-- Selected excerpt follows --
Did Covid-19 put commercial space travel on hold?

Photo byNASAonUnsplash

Airline companies became one of the global industries affected by the current pandemic the most. Following the global spread of coronavirus, many countries have put most of the commercial flights on hold, urging people to avoid any global travel.

In March 2020, the EU implemented a 30-day ban on non-essential travel. The same month, the US government issued “no travel” advisory. According to the Pew Research Center, at least 93% of the world’s population now lives in countries with coronavirus related travel restrictions. After borders’ closure, many planes were sent to the storages or so-called boneyards, until the governments will give air traveling green light. However, it might not happen very soon.

But how did the current epidemiologic situation affected commercial space travel? Will COVID-19 stop Elon Musk and other tech entrepreneurs from launching their space projects?

Space industry representatives around the world in the face of the pandemic

Despite that humanity made a huge step in space technology, the preparation for space travel has always been a serious mission. It requires a lot of time, precautions, and staff training to send people into space with minimum risk to their lives.

The industry representatives are reacting to the pandemic differently. Most of the rocket launches have been rescheduled or paused. Such launching provider as Rocket Lab, a privately funded American aerospace manufacturer and smallsat launch service provider, suspended its flights. Although the launches were stopped, Rocket Lab continues its testings.

Boeing has announced that they will be testing another uncrewed Starliner later in 2020. Guiana Space Center, used by the European Space Agency and the French government to launch satellites into space, has put all launches on hold. A part of the tests continues, some of them are delayed; some companies still operate, and others have shut down or put the processes on hold.
-- Selected excerpt concluded --
-- Data for review follows --
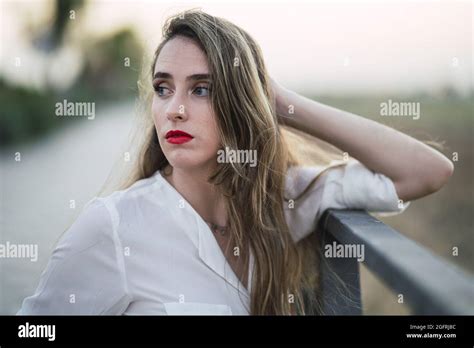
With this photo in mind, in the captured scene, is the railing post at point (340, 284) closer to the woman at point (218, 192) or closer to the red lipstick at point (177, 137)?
the woman at point (218, 192)

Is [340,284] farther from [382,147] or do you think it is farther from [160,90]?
[160,90]

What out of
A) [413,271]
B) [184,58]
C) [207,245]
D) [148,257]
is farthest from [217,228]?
[413,271]

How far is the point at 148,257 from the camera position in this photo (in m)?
1.44

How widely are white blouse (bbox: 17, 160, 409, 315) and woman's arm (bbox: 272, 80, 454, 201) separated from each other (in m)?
0.04

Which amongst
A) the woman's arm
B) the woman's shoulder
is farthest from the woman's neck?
the woman's arm

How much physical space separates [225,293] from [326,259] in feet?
1.16

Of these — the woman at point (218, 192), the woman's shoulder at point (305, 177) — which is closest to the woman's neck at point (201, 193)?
the woman at point (218, 192)

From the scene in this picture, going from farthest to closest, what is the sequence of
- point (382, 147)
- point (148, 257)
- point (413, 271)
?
point (382, 147) → point (148, 257) → point (413, 271)

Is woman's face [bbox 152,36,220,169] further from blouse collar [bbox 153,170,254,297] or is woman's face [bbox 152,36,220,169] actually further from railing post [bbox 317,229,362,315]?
railing post [bbox 317,229,362,315]

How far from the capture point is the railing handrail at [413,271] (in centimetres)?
97

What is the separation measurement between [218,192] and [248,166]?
4.4 inches

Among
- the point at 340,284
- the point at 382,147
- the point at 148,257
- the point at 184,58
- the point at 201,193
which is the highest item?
the point at 184,58

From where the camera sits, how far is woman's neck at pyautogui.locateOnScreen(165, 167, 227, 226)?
5.05 feet

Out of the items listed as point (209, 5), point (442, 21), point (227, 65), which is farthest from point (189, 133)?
point (442, 21)
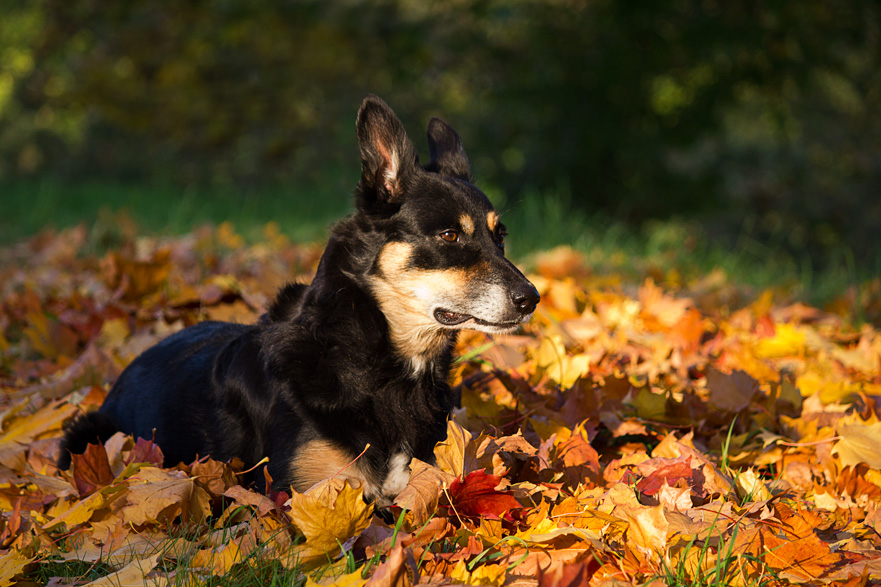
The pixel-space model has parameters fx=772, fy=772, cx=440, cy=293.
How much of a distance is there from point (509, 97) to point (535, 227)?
2104 mm

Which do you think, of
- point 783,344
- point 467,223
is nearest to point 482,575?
point 467,223

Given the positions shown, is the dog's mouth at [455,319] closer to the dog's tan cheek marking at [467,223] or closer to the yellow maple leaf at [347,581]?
the dog's tan cheek marking at [467,223]

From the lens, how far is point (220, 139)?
53.9 feet

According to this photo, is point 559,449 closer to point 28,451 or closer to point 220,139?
point 28,451

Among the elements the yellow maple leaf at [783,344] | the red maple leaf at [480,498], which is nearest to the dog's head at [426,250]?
the red maple leaf at [480,498]

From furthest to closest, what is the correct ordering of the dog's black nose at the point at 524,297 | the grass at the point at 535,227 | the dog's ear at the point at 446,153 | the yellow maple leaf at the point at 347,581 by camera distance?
the grass at the point at 535,227 < the dog's ear at the point at 446,153 < the dog's black nose at the point at 524,297 < the yellow maple leaf at the point at 347,581

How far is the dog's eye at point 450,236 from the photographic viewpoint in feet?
9.34

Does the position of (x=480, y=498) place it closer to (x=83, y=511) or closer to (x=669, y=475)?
(x=669, y=475)

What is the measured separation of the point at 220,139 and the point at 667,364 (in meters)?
14.3

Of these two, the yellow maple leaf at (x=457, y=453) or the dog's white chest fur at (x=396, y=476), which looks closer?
the yellow maple leaf at (x=457, y=453)

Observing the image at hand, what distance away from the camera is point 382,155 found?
2920 millimetres

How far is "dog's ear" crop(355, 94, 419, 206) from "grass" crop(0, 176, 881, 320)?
6.96 ft

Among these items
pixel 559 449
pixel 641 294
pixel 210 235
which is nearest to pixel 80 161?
pixel 210 235

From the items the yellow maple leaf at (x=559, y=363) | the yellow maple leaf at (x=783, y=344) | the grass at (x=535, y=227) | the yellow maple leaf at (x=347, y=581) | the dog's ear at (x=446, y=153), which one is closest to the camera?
-- Data for review concluded --
▶ **Instructions for the task**
Rewrite the article on commercial space travel between "The industry representatives" and "processes on hold.", inclusive, replacing "launches" with "flights".

▶ **Solution to this task**
The industry representatives are reacting to the pandemic differently. Most of the rocket flights have been rescheduled or paused. Such launching provider as Rocket Lab, a privately funded American aerospace manufacturer and smallsat launch service provider, suspended its flights. Although the flights were stopped, Rocket Lab continues its testings.

Boeing has announced that they will be testing another uncrewed Starliner later in 2020. Guiana Space Center, used by the European Space Agency and the French government to launch satellites into space, has put all flights on hold. A part of the tests continues, some of them are delayed; some companies still operate, and others have shut down or put the processes on hold.